Daftar Tugas »
(1) Dalam teks tentang gempa bumi, apa sebutan untuk gempa yang disebabkan oleh tanah longsor?
(2) Tuliskan lanjutan teks tentang gempa bumi, dimulai setelah kalimat terakhirnya.

Kutipan Pilihan »
--- --- ---

Gempa Bumi | Pengertian Gempa Bumi | Cara Mendeteksi Gempa Bumi | Kategori Gempa Bumi | Bencana yang Terjadi Setelah Gempa Bumi |
Pengertian Gempa Bumi
Gempa bumi adalah bencana yang dapat membawa kerusakan besar, baik pada bangunan, jalan, jembatan, alam, bahkan hingga merenggut nyawa manusia. Sesungguhnya dalam satu tahun terjadi 10.000-30.000 gempa bumi akibat pergerakan lempeng, baik secara konvergen, divergen, dan transform. Ketebalan lempeng dan kekuatan akibat pergerakan lempeng itulah yang menyebabkan kerusakan pada lapisan kerak bumi yang kita tinggali.
Gempa bumi terjadi karena adanya gerakan lempeng bumi atau disebut juga gempa tektonik. Gempa bumi juga dapat terjadi karena pergerakan magma dalam gunung berapi akibat tekanan gas, yang disebut sebagai gempa vulkanik. Peristiwa alam lain yang dapat menyebabkan gempa yaitu tanah longsor, yang disebut sebagai gempa runtuhan. Selain itu gempa juga dapat disebabkan oleh jatuhnya benda langit yang berukuran besar dan berat contohnya meteorit dan asteroid. Gempa seperti ini disebut gempa tumbukan. Gempa bumi juga bisa dibuat oleh manusia apabila kita mengunakan bahan peledak berskala besar, misalnya untuk meruntuhkan gedung-gedung tinggi. Gempa seperti ini disebut gempa buatan. Selain gempa tektonik, akibat gempa biasanya hanya dirasakan di wilayah tempat terjadinya bencana atau penggunanaan alat peledak, tidak meluas. Pem belajaran berikut ini lebih banyak membahas gempa tektonik.

--- --- ---

Baris Data »
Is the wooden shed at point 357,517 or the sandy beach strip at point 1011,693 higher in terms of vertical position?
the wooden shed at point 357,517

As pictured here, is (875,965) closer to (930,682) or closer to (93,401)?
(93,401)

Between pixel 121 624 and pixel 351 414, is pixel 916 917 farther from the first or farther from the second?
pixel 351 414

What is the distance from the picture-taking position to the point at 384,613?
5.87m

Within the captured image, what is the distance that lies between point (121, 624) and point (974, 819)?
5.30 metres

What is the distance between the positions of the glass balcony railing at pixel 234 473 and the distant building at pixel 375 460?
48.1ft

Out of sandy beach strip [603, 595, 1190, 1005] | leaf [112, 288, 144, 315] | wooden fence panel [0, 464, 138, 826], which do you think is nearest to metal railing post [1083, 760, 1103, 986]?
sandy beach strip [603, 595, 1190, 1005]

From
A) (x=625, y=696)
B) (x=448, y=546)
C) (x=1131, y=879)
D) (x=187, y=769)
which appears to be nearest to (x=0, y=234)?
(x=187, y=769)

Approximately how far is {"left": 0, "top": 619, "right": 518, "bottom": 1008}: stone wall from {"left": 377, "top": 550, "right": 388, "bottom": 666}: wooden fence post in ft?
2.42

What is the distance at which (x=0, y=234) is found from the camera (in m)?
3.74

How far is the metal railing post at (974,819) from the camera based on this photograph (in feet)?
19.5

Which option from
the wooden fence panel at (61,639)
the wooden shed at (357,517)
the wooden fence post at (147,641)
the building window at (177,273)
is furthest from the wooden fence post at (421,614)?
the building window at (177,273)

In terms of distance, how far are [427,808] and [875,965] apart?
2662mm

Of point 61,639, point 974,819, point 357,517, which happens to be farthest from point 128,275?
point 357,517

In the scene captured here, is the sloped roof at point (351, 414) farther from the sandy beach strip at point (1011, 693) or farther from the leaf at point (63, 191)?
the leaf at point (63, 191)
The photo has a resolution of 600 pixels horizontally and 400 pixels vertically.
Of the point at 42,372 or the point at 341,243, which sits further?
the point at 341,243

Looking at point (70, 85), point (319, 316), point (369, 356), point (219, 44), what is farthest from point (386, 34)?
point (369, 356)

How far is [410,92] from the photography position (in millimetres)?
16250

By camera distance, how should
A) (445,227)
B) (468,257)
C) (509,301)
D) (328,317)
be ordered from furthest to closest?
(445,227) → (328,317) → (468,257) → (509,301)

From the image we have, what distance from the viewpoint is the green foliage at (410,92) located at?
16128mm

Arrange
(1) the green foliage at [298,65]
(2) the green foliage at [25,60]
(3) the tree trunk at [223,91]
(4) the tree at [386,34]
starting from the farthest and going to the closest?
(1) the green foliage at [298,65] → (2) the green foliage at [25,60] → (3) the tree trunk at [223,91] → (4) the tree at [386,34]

--- --- ---

Hasil per Tugas »
(1) Gempa runtuhan.

(2)
Sumber di dalam bumi, tempat terjadinya gempa atau titik pusat gempa disebut hiposentrum. Hiposentrum berlokasi dekat permukaan kerak bumi, namun dapat juga berlokasi di kedalaman hingga ratusan kilometer. Kekuatan gempa tidak bergantung pada kedalaman gempa. Daerah di bagian kerak bumi atau permukaan bumi yang berada tepat di atas hiposentrum disebut episentrum. Gempa biasanya dirasakan pertama kali dan paling merusak di titik episentrum ini.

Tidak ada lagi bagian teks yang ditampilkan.